**WHAT THIS TASK INVOLVES:** Could you copy exactly the lines from the one containing "All rights reserved." through the last line of the records below, and nothing else?

**INPUT DATA:**
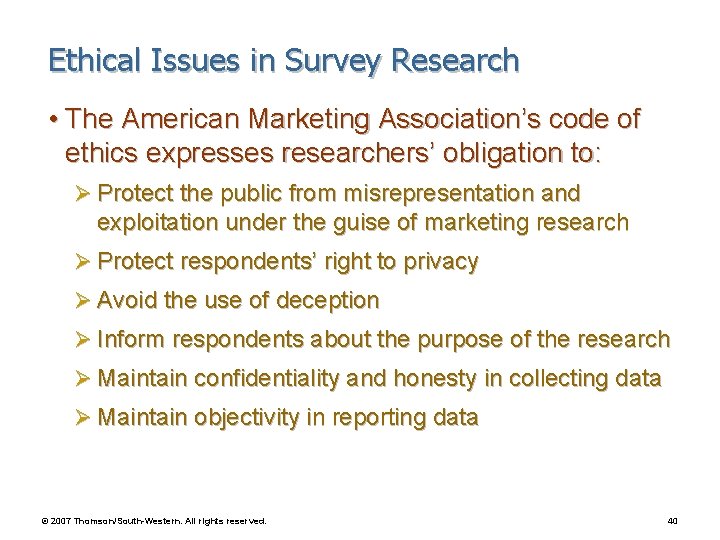 Ethical Issues in Survey Research

• The American Marketing Association's code of ethics expresses researchers' obligation to:

➢ Protect the public from misrepresentation and exploitation under the guise of marketing research

➢ Protect respondents' right to privacy

➢ Avoid the use of deception

➢ Inform respondents about the purpose of the research

➢ Maintain confidentiality and honesty in collecting data

➢ Maintain objectivity in reporting data

© 2007 Thomson/South-Western. All rights reserved.

40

**WRITTEN SOLUTION:**
© 2007 Thomson/South-Western. All rights reserved.

40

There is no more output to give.